Introduction to Cloud senior technical expert Chen Changcheng released a one-stop data management platform DMS and solutions at the "Data Convergence Cloud · Smart Control of the Future"-Alibaba Cloud Database Innovation Cloud Summit. Topics include some current pain points of enterprise data management, DMS one-stop data management platform and its core technology, real-time data warehouse solutions, and corresponding application practices.

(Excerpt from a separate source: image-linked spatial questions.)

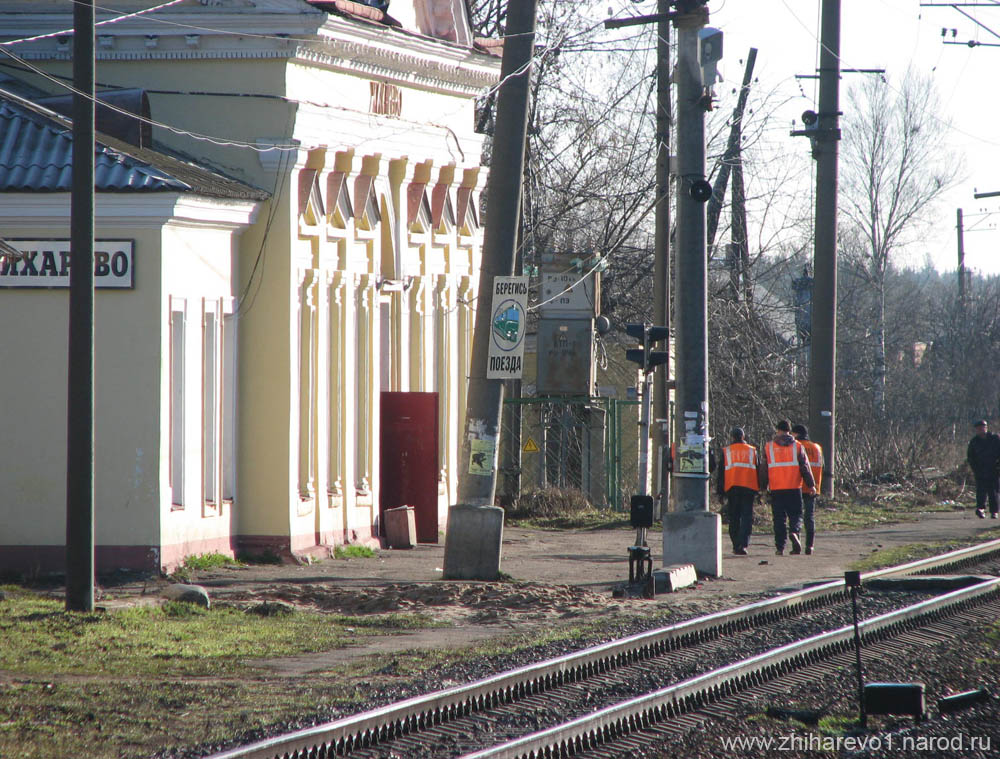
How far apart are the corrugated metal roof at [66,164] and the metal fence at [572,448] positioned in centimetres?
926

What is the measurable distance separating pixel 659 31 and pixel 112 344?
11167 mm

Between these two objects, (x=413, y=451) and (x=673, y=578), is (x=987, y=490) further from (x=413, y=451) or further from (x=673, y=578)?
(x=673, y=578)

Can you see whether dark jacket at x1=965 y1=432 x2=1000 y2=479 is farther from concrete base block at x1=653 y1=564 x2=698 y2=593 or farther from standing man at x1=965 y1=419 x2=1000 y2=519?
concrete base block at x1=653 y1=564 x2=698 y2=593

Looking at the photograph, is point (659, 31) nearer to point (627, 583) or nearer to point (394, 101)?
point (394, 101)

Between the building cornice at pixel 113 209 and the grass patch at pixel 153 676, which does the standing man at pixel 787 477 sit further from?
the building cornice at pixel 113 209

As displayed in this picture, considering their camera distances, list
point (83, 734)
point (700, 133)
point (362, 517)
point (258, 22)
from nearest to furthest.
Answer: point (83, 734) < point (700, 133) < point (258, 22) < point (362, 517)

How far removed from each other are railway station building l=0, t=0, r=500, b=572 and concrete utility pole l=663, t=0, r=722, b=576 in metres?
4.72

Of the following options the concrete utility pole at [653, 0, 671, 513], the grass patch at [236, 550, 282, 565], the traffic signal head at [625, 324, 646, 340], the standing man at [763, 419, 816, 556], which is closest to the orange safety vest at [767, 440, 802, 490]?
the standing man at [763, 419, 816, 556]

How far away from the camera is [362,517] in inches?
784

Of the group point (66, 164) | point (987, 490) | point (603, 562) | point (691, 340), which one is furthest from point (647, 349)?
point (987, 490)

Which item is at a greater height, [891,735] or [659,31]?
[659,31]

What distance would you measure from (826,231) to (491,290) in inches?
433

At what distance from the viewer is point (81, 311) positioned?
40.0 feet

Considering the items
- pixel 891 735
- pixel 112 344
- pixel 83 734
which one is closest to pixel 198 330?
pixel 112 344
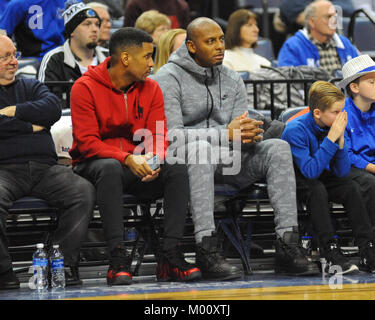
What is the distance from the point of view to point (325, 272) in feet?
15.5

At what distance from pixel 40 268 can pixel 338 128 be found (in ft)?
6.27

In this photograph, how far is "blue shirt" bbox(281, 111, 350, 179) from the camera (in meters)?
4.86

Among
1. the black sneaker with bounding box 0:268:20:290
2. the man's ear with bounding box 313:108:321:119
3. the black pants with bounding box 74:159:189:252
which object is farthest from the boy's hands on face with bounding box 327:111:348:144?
the black sneaker with bounding box 0:268:20:290

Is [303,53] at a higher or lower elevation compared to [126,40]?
higher

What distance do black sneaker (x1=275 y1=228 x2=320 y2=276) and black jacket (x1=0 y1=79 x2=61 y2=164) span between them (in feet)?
4.61

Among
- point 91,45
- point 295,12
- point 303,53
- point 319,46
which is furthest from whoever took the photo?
point 295,12

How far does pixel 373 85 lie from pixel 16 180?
2.35 meters

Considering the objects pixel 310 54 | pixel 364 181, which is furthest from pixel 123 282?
pixel 310 54

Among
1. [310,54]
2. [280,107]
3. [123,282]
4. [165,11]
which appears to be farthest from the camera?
[165,11]

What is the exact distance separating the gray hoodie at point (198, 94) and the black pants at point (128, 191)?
0.47 meters

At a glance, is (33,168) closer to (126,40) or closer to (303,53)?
(126,40)

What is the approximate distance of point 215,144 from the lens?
487 centimetres

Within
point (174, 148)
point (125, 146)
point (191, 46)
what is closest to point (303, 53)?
point (191, 46)
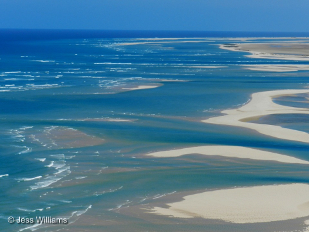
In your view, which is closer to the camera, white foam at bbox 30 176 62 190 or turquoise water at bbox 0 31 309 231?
turquoise water at bbox 0 31 309 231

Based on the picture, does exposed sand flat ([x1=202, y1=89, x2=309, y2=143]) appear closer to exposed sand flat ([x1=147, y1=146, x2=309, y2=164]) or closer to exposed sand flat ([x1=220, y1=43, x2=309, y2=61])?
exposed sand flat ([x1=147, y1=146, x2=309, y2=164])

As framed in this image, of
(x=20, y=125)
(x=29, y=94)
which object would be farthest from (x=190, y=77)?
(x=20, y=125)

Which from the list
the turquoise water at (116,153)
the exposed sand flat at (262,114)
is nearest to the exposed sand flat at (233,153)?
the turquoise water at (116,153)

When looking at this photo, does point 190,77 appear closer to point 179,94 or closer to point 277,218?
point 179,94

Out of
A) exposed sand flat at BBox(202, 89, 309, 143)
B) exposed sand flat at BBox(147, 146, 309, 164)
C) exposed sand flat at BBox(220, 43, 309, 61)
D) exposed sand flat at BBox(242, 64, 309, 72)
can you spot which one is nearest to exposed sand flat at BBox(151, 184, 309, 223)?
exposed sand flat at BBox(147, 146, 309, 164)

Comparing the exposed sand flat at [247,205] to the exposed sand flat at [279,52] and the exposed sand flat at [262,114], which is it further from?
the exposed sand flat at [279,52]
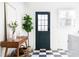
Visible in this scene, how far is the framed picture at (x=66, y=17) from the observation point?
5789 millimetres

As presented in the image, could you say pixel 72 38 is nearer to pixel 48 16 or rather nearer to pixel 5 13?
pixel 5 13

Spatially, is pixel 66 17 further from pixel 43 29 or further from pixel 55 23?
pixel 43 29

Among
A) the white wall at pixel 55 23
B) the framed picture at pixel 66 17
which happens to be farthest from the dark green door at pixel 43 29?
the framed picture at pixel 66 17

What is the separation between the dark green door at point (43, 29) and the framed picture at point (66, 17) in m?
0.48

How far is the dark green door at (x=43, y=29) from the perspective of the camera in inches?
226

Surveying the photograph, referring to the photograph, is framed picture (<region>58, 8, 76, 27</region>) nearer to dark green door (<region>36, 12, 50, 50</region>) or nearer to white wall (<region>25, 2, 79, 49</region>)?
white wall (<region>25, 2, 79, 49</region>)

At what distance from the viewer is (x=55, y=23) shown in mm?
5711

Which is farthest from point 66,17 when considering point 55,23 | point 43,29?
point 43,29

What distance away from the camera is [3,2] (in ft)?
10.4

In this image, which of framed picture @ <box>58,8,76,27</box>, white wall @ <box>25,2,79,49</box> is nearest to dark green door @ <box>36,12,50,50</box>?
white wall @ <box>25,2,79,49</box>

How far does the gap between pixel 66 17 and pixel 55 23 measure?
0.55 m

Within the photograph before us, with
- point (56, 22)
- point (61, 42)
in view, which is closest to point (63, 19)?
point (56, 22)

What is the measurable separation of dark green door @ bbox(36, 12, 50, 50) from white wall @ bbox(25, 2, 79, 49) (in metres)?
0.14

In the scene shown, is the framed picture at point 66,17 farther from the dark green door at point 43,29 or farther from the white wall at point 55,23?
the dark green door at point 43,29
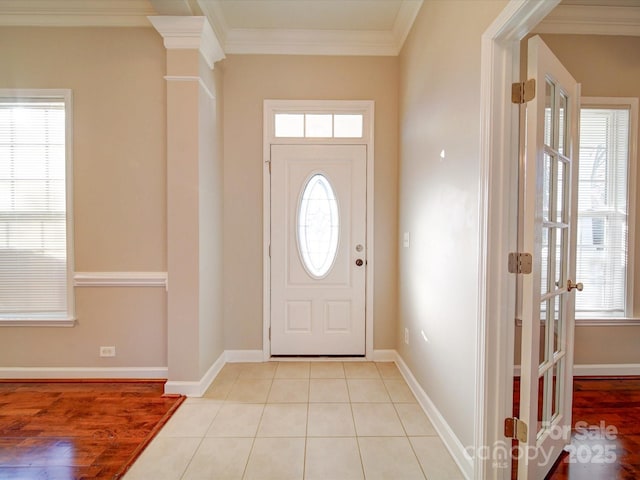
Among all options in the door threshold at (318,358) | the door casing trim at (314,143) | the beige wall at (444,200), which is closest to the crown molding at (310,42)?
the beige wall at (444,200)

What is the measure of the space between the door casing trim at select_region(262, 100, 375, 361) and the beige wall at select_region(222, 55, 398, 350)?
52 millimetres

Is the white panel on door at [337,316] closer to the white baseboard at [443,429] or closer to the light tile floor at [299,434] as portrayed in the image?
the light tile floor at [299,434]

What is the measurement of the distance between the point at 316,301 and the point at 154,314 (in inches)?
56.7

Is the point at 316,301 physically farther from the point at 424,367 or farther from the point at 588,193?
the point at 588,193

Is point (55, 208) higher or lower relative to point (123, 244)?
higher

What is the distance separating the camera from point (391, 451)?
1833 millimetres

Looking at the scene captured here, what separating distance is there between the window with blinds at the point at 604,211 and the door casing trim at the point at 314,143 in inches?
Answer: 70.5

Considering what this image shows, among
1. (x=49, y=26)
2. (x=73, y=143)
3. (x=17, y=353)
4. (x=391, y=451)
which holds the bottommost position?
(x=391, y=451)

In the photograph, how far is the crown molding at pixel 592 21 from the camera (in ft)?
8.45

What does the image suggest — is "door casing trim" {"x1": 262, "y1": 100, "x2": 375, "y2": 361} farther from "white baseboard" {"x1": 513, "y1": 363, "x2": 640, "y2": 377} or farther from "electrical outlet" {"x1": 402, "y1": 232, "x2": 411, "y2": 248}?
"white baseboard" {"x1": 513, "y1": 363, "x2": 640, "y2": 377}

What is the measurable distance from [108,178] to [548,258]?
3.19 metres

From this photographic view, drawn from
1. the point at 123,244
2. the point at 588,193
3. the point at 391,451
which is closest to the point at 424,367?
the point at 391,451

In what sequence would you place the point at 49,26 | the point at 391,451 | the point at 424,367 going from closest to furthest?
the point at 391,451, the point at 424,367, the point at 49,26

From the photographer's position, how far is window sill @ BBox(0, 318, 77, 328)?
8.80ft
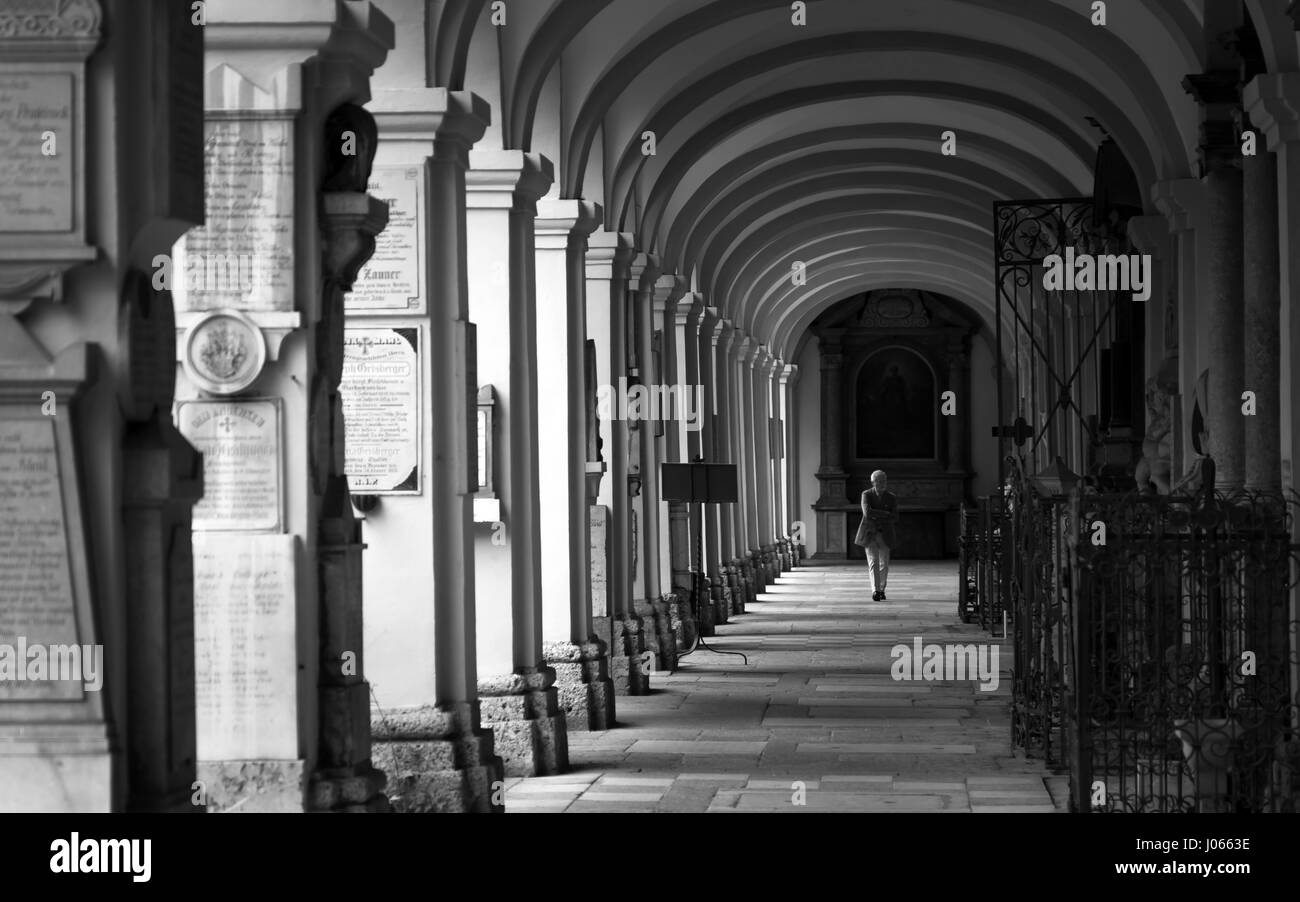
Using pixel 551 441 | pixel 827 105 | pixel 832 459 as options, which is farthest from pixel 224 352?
pixel 832 459

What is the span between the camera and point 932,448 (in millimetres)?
37562

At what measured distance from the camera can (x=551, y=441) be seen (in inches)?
507

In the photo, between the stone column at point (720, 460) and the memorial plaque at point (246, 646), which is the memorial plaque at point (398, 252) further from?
the stone column at point (720, 460)

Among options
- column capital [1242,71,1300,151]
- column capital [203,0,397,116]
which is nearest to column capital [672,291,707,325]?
column capital [1242,71,1300,151]

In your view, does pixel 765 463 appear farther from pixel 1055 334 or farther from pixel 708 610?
pixel 708 610

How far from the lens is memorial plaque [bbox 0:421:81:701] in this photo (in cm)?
513

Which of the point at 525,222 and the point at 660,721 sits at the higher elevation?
the point at 525,222

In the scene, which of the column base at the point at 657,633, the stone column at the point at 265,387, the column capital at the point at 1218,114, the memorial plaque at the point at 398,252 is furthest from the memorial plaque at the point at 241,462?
the column base at the point at 657,633

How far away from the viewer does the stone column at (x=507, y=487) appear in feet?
35.5

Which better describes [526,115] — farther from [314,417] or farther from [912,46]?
[912,46]

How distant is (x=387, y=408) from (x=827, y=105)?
10885 millimetres

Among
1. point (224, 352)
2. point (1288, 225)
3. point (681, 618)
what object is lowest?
point (681, 618)
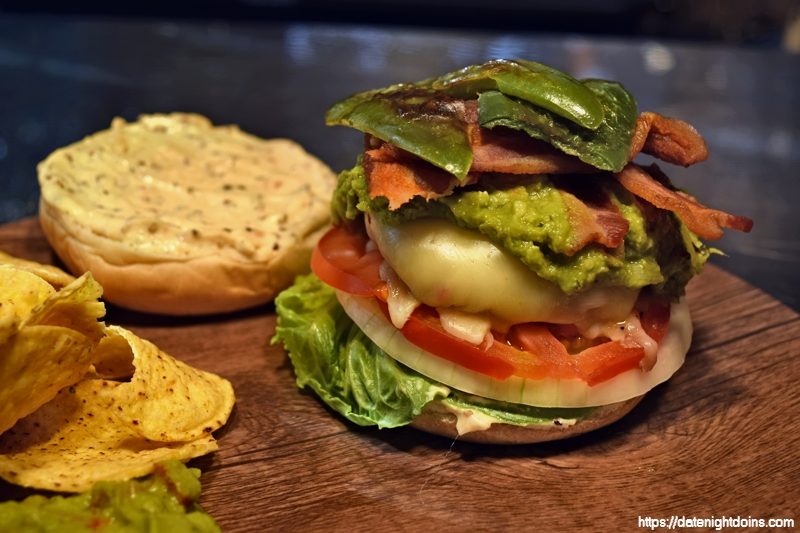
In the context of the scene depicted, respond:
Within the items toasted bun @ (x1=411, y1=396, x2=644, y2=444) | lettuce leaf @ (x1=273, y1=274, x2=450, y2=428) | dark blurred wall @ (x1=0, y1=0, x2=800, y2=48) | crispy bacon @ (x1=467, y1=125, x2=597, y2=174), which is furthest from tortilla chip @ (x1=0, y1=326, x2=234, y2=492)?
dark blurred wall @ (x1=0, y1=0, x2=800, y2=48)


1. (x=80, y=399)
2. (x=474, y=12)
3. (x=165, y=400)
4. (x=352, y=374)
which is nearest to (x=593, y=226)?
(x=352, y=374)

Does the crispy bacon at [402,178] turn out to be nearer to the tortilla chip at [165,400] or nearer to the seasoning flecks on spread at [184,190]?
the tortilla chip at [165,400]

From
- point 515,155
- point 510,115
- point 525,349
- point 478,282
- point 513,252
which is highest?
point 510,115

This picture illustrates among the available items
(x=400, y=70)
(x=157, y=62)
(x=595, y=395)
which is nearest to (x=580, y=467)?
(x=595, y=395)

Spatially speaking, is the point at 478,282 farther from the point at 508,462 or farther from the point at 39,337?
the point at 39,337

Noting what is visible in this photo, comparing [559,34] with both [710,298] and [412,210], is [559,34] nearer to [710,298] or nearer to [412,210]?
[710,298]

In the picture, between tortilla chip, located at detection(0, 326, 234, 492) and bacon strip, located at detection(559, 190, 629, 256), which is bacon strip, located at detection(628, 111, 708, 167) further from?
tortilla chip, located at detection(0, 326, 234, 492)

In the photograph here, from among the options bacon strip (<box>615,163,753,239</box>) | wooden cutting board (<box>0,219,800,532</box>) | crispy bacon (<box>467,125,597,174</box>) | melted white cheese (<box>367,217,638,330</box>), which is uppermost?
crispy bacon (<box>467,125,597,174</box>)
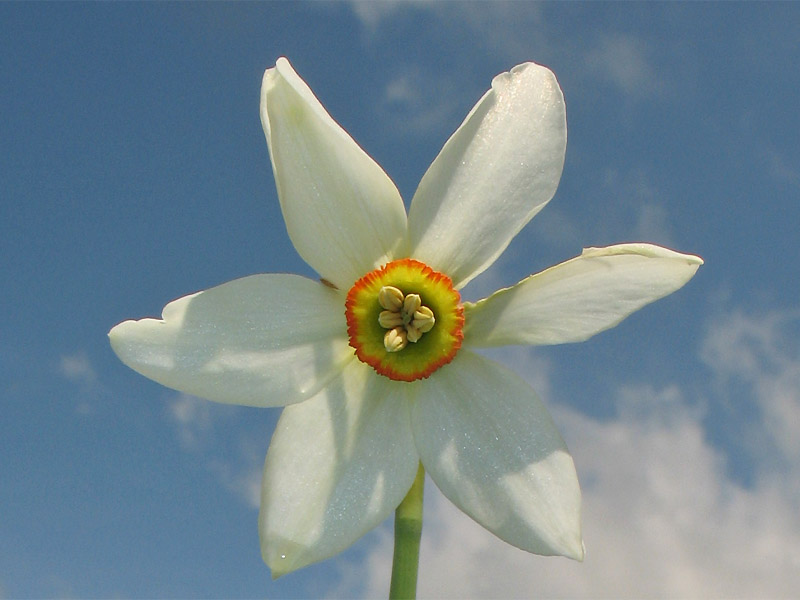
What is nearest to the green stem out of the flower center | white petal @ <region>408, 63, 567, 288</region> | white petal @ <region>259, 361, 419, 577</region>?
white petal @ <region>259, 361, 419, 577</region>

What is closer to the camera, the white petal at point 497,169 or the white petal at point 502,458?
the white petal at point 502,458

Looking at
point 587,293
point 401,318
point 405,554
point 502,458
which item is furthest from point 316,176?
point 405,554

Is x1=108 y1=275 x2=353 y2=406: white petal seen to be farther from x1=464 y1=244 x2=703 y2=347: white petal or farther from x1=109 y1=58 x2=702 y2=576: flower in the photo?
x1=464 y1=244 x2=703 y2=347: white petal

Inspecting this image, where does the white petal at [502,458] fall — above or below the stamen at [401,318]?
below

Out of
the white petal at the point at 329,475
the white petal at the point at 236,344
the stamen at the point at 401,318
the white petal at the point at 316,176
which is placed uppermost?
the white petal at the point at 316,176

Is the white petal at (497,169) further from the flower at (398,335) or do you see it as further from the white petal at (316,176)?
the white petal at (316,176)

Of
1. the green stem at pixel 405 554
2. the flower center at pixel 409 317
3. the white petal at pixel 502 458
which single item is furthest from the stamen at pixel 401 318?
the green stem at pixel 405 554

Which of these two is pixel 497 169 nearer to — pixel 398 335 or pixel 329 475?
pixel 398 335

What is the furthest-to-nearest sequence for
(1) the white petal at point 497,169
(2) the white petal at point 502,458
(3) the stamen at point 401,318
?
(3) the stamen at point 401,318
(1) the white petal at point 497,169
(2) the white petal at point 502,458
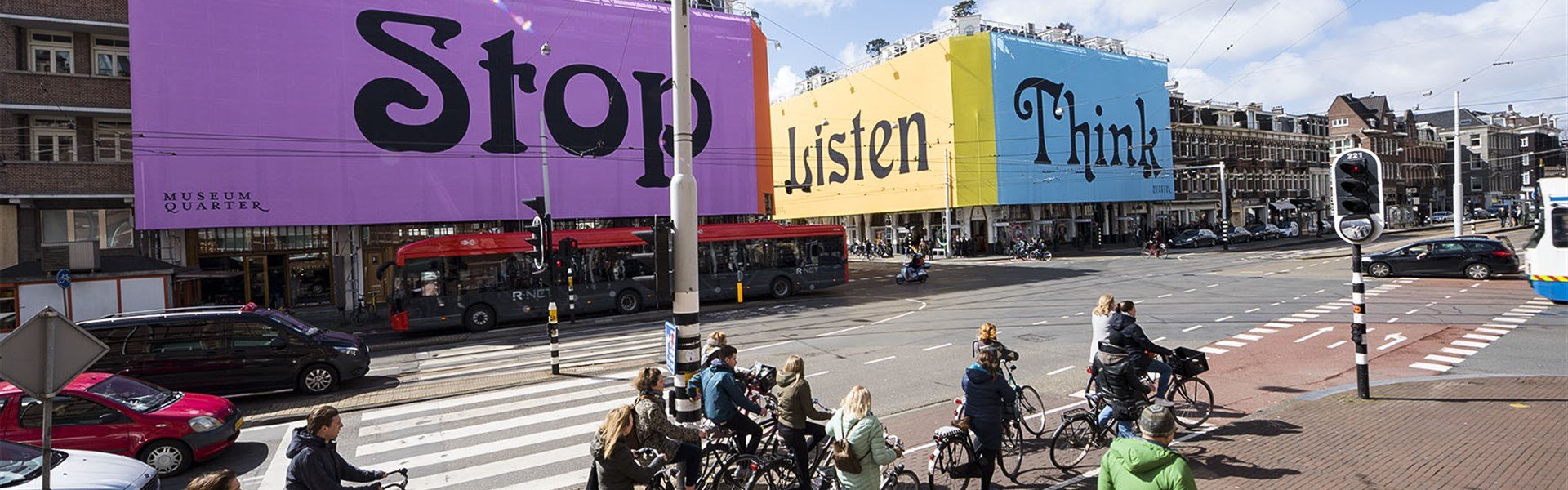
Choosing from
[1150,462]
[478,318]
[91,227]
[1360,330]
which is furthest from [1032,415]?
[91,227]

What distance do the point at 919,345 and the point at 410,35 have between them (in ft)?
82.6

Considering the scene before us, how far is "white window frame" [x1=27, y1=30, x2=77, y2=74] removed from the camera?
23.6m

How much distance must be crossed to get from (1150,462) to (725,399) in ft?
12.0

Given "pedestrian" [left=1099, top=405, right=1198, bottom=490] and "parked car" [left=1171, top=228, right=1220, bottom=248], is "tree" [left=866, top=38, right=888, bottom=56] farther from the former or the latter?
"pedestrian" [left=1099, top=405, right=1198, bottom=490]

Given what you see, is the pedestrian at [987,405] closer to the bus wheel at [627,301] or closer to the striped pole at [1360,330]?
the striped pole at [1360,330]

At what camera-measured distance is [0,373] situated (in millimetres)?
4883

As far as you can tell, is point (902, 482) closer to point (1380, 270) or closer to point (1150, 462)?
point (1150, 462)

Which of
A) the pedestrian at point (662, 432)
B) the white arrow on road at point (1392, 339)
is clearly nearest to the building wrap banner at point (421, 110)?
the pedestrian at point (662, 432)

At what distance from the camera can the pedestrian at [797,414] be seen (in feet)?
20.8

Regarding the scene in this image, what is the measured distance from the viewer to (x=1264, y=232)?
54.2 meters

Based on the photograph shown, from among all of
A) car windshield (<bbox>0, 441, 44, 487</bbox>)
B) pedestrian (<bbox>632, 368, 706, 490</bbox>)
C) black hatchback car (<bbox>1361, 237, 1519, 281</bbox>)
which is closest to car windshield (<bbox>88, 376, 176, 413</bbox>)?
car windshield (<bbox>0, 441, 44, 487</bbox>)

Cloud, Smart Future" 1616fa25a98637 —— Cloud Database Innovation and the 3rd Database Performance Challenge Final Award Ceremony has been successfully concluded. For more dry content, you are welcome to watch the live replay of the summit.

Summit live playback 📎 https://developer.aliyun.com/live/247301

Dry goods PPT download📎 https://developer.aliyun.com/topic/download?id=7986

At the meeting, Alibaba Cloud senior technical expert Chen Changcheng (Tianyu) delivered a keynote speech entitled "One-stop Data Management DMS and the Latest Solution Release". The topics included some current pain points of enterprise data management and DMS one-stop data management platform And its core technology, real-time data warehouse solutions and corresponding application practices.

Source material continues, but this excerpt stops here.